Based on the currently available clinical and pharmacogenetic information concerning warfarin, the source(s) of 40% of the variation in the warfarin dose requirement is still unknown10. It is likely that the inter-individual variability in warfarin-dose requirements is due at least in part to additional genetic factors, including polymorphisms in genes encoding apolipoprotein E, multidrug resistance 1 (MDR1), vitamin K-dependent clotting factors and possibly additional components of the vitamin K epoxide reductase complex, such as gamma glutamyl carboxylase (GGCX), microsomal epoxide hydrolase1 (mEH1), and calumenin (CALU)4,10,24,38. Cytochrome P4504F2 (CYP4F2) activity was recently found to be associated with warfarin dose23,24. Thus, the inter-individual variability in warfarin dose requirements is due at least in part to additional genetic and non-genetic factors that need further investigation. For a more complete survey of the genetic background for enzymes affecting individual warfarin pharmacokinetics and/or pharmacodynamics, full genotyping of the current list of SNPs is required.

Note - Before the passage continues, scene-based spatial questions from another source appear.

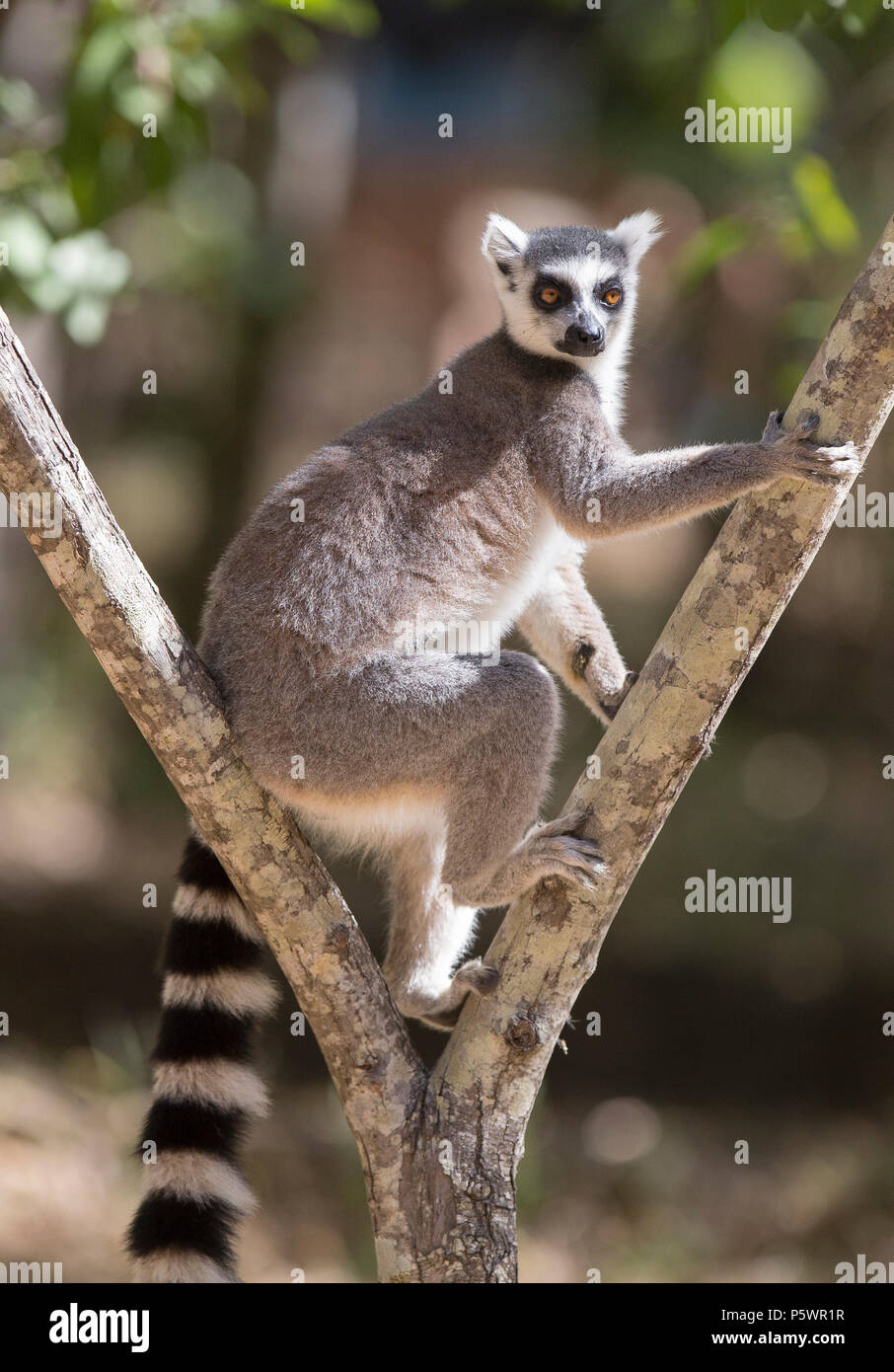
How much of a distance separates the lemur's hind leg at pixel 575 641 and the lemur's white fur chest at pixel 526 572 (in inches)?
5.7

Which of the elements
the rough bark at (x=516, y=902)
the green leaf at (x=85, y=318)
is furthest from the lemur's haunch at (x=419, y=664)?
the green leaf at (x=85, y=318)

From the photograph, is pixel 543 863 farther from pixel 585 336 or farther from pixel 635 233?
pixel 635 233

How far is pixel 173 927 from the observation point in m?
3.44

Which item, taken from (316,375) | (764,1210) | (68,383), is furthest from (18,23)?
(764,1210)

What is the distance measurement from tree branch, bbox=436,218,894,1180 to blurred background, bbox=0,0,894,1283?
1.36 meters

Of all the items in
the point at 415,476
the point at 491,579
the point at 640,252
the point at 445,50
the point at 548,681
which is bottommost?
the point at 548,681

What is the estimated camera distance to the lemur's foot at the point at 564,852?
3203 millimetres

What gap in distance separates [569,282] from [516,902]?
2111mm

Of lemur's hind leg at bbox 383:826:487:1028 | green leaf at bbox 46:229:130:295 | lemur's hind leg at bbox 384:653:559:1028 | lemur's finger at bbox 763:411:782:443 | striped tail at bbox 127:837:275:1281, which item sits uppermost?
green leaf at bbox 46:229:130:295

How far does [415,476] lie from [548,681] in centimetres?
78

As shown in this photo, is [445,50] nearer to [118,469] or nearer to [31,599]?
[118,469]

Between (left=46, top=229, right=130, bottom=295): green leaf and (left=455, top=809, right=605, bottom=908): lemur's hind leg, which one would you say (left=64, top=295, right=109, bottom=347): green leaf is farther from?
(left=455, top=809, right=605, bottom=908): lemur's hind leg

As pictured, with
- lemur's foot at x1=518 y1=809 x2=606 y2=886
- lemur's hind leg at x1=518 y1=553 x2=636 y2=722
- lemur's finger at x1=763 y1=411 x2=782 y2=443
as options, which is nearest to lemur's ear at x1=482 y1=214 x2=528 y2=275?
lemur's hind leg at x1=518 y1=553 x2=636 y2=722

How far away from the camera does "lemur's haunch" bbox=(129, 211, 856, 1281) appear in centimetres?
330
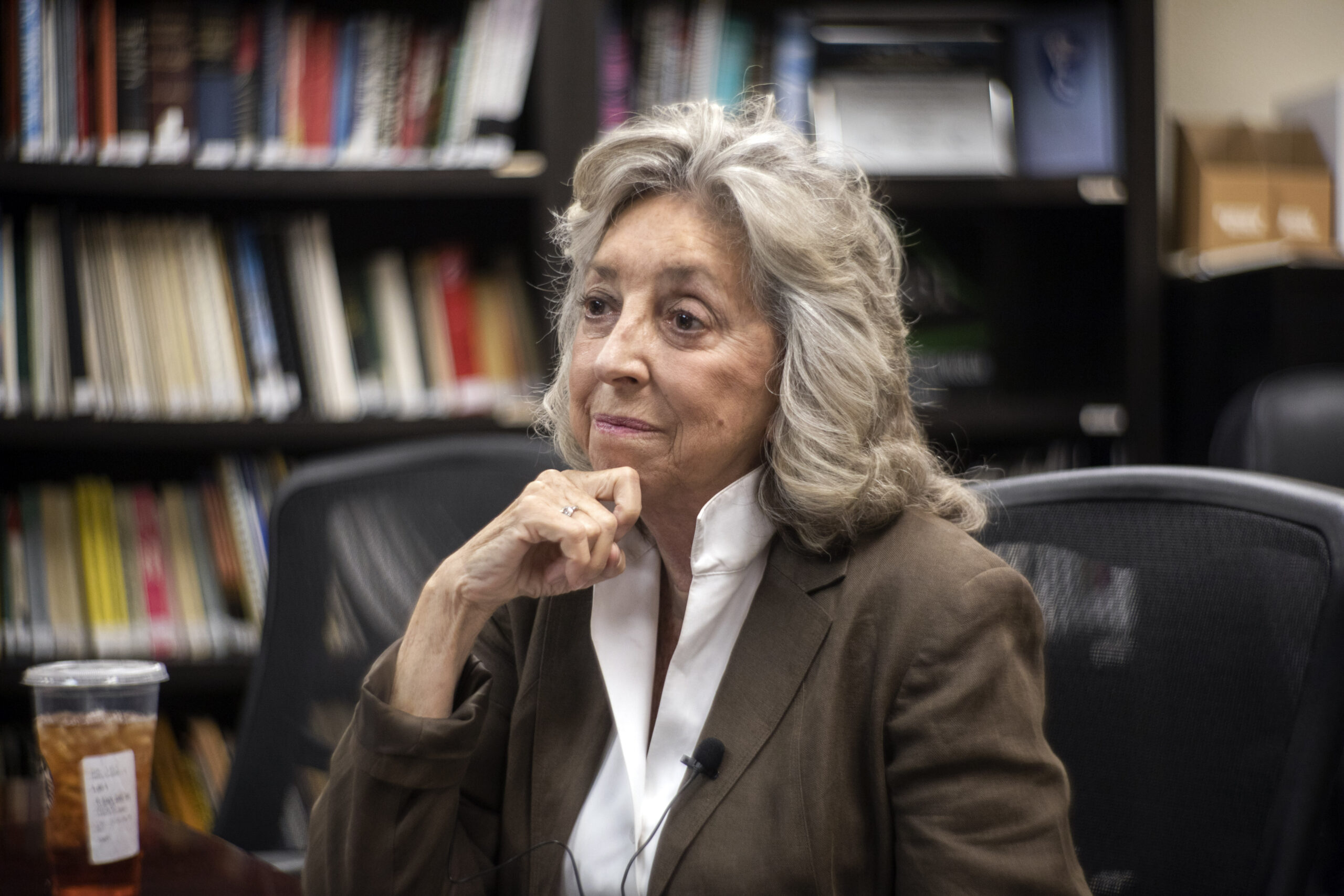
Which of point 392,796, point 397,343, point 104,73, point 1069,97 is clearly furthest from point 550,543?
point 1069,97

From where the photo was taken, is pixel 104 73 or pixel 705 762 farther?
pixel 104 73

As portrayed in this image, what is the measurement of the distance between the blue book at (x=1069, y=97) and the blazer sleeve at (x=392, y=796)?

In summary, the results of the present study show that a warfarin dosing regimen formulated using clinical data (age, dose, BMI, and INR) and pharmacogenetic information concerning the CYP2C9, VKORC1 and factor VII genotypes could benefit patients treated with warfarin. It is important that prospective clinical studies assess dosing algorithms that incorporate the contributions of age, genotype and weight, to allow for the individualization of warfarin dose during both the initiation and maintenance stages of therapy. On the other hand, polymorphisms in other genes that may help determine the dose of warfarin should be investigated. Ethnic differences should also be considered. Treatment algorithms that incorporate pharmacogenomic data must be evaluated prospectively in a randomized controlled clinical trial before being integrated into routine clinical practice. These new algorithms could help physicians to determine more accurate dosages for the patients and reduce the chances of bleeding during warfarin treatment.
Conflict of interest
The authors report no conflict of interest.
This work was funded by the Eskisehir Osmangazi University Scientific Research Projects Commission (Project number: 200911013).